In the Center for Disease Control & Prevention (CDC) fact sheet below, we aim to answer all of your questions about leptospirosis and how it can affect your dog’s life.
The first thing to remember about leptospirosis is that it’s not a discriminating disease. It can affect all animals, and even humans, in the right circumstances. In recent years, leptospirosis has seen an uptick in cases. Whereas before, it was a fairly rare diagnosis for most animals, more and more vets have been uncovering leptospirosis cases recently. Below, you can find a comprehensive guide on how leptospirosis manifests, and how you can protect yourself and your pets.
How does infection occur?
Leptospirosis is caused by a certain type of bacteria, which can be found in the urine of an infected animal. You or your pets can either become infected through direct contact or indirect exposure. Since the bacteria can survive for weeks at a time in soil or water, it’s not that difficult to get exposed. Direct contact with open (cut) skin or mucous membranes (eyes, nose, mouth) can also lead to infection.
If your dog is infected, it’s most likely he either came into direct contact with infected wildlife (e.g. raccoons, opossums, deer, skunks, squirrels, etc.) or swam or drank infected water. Infected animals continue to excrete the bacteria into the environment for years after infection.
Signs of leptospirosis
What makes leptospirosis difficult to spot and diagnose is that it’s a volatile disease. Sometimes, you might not see any symptoms on an infected animal, while other times, the symptoms can vary wildly and be inconclusive.
Common symptoms reported in dogs include:
- Abdominal pain;
- Refusing to eat;
- Serious muscle pain;
- Weakness and depression;
- Inability to have pups.
If your pet is exhibiting any of the above symptoms, it would be wise to contact your vet immediately, to ensure a quick and accurate diagnosis. Keep in mind that leptospirosis generally affects younger animals worse than older ones.
Treatment of leptospirosis
Of course, once the leptospirosis diagnosis has been made, it will be up to your doctor to determine the right course of action. You may also need to be tested, depending on the nature of contact with your dog. While transmission from pet to owner is rare, it’s not unheard of. Common activities that put you at risk include:
- Direct contact with the urine or feces of the infected pet (as well as with blood or tissue);
- Assisting the birthing process of an infected animal.

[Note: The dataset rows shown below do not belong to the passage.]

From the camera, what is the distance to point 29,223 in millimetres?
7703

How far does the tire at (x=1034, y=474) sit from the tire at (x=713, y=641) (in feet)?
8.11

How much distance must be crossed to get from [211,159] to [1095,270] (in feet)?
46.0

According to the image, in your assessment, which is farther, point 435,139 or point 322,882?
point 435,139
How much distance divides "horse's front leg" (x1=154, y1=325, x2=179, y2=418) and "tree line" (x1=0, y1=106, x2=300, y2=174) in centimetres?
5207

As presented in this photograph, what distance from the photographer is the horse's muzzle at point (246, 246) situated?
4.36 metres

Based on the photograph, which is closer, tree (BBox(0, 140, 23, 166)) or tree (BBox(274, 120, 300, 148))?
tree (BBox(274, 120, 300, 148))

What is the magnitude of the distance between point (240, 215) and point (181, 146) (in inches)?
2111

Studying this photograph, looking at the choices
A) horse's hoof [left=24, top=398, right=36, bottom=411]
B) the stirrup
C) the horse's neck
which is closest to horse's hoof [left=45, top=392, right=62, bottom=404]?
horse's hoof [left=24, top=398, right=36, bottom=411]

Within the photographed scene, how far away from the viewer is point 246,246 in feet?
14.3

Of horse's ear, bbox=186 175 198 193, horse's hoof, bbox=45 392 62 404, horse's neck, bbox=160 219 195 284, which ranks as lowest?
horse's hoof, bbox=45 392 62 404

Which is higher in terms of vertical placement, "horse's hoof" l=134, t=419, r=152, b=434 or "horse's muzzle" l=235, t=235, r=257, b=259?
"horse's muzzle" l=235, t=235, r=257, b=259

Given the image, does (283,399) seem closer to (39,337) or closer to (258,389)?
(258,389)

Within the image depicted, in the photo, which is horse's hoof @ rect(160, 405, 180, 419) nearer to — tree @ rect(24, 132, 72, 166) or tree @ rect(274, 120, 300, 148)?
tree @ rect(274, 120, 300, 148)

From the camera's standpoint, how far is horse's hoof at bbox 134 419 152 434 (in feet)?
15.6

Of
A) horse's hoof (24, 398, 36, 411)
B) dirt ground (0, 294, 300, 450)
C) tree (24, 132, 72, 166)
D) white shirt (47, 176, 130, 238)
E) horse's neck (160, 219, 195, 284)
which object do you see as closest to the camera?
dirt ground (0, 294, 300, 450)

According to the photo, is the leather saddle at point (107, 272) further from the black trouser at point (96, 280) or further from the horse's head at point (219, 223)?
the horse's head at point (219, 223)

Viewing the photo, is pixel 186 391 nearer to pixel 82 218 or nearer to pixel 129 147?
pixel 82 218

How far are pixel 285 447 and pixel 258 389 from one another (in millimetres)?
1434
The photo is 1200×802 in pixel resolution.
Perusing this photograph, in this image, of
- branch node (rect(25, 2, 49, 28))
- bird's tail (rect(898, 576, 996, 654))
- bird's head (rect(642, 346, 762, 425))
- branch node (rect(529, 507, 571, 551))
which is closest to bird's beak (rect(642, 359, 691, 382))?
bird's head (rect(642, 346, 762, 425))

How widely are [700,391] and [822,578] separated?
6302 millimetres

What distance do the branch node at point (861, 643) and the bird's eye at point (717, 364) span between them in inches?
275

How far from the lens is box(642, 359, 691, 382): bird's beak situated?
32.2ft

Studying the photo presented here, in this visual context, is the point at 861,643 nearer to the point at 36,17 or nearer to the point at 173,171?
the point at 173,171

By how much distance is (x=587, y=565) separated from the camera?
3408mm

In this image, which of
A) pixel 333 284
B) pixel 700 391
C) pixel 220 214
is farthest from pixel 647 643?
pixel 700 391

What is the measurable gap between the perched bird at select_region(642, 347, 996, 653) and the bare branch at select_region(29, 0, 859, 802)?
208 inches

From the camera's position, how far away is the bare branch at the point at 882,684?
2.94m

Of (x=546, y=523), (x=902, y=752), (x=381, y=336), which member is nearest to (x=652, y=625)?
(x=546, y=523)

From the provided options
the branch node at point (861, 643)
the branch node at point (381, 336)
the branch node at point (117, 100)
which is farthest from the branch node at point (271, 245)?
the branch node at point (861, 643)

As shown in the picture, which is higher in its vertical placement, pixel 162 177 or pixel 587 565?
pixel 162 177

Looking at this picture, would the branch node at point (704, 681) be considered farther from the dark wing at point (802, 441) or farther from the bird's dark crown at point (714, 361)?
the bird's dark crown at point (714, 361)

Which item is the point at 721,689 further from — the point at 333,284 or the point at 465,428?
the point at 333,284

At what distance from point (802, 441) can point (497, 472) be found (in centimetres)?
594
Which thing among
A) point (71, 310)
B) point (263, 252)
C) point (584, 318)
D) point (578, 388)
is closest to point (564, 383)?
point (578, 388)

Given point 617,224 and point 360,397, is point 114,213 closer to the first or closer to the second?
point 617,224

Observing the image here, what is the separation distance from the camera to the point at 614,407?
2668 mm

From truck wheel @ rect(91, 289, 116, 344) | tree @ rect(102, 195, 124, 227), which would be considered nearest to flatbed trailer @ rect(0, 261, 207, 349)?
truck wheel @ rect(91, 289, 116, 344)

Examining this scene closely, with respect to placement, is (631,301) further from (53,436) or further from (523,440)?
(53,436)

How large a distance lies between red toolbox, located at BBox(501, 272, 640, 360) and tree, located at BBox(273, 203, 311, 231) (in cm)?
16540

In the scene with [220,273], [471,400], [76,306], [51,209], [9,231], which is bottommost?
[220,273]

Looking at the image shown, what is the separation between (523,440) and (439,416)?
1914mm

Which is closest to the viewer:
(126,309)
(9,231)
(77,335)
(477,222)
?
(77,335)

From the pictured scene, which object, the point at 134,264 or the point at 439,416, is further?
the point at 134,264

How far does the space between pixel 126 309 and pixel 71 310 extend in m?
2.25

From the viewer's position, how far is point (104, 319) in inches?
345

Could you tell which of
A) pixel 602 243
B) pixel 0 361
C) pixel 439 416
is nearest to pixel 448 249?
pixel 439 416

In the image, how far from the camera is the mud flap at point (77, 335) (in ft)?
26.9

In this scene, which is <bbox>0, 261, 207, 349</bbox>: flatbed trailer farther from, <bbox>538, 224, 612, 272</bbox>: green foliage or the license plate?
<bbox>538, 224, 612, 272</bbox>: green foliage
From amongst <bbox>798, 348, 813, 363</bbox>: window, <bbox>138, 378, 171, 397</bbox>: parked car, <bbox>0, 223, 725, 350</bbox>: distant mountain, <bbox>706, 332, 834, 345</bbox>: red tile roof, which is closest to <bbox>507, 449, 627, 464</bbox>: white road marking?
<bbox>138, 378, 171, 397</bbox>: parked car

Inform your vet if you have engaged in any of the above activities that may have put you at risk of infection with leptospirosis. Of course, you will also want to contact a doctor if you experience any of the above symptoms yourself. Keep an eye on yourself, and look for any symptoms of discomfort within the next three weeks after exposure to the disease. Contact your physician immediately, if any occur.
In both animals and human beings, leptospirosis is treated with antibiotics. As with many diseases, the sooner you treat leptospirosis, the easier it is to reverse. Generally, if we begin a course of antibiotics early, the animal will recover quickly, without major damage to the organs.
However, if the disease isn’t caught early, more serious treatment courses, such as dialysis or hydration therapy, may be needed.
Keep in mind that some time will pass between exposure itself, and the appearance of the first symptoms. Usually, between 5 and 14 days will pass between exposure and the presence of infection, while in rare cases, the wait time can range from a couple of days all the way to 30.
There are a number of things you can do to prevent infection in your pets. Since infection often occurs after exposure to wildlife (particularly rodents), it may be prudent to implement active wildlife control and prevention measures.
Getting your pet vaccinated against leptospirosis can also provide some protection, though not 100%, due to the many strains and variants of the disease. Even if your pet becomes infected, it’s important to inoculate them again, since the infection will only protect against that specific strain.
As for yourself, keep in mind that leptospires (the bacteria causing leptospirosis) can be present in your dog’s urine/feces for months, and even years, after infection. So avoid direct contact with your dog’s feces, urine, blood, or tissue, in case of a positive diagnosis.
If coming into contact with such materials, make sure you wear protective gear, such as gloves. Use antibacterial substances to clean surfaces that may have come into contact with the infected animal, and always wash your hands after handling your pet.
And of course, follow the treatment course laid out by your vet, and do take the infected dog for a check-up.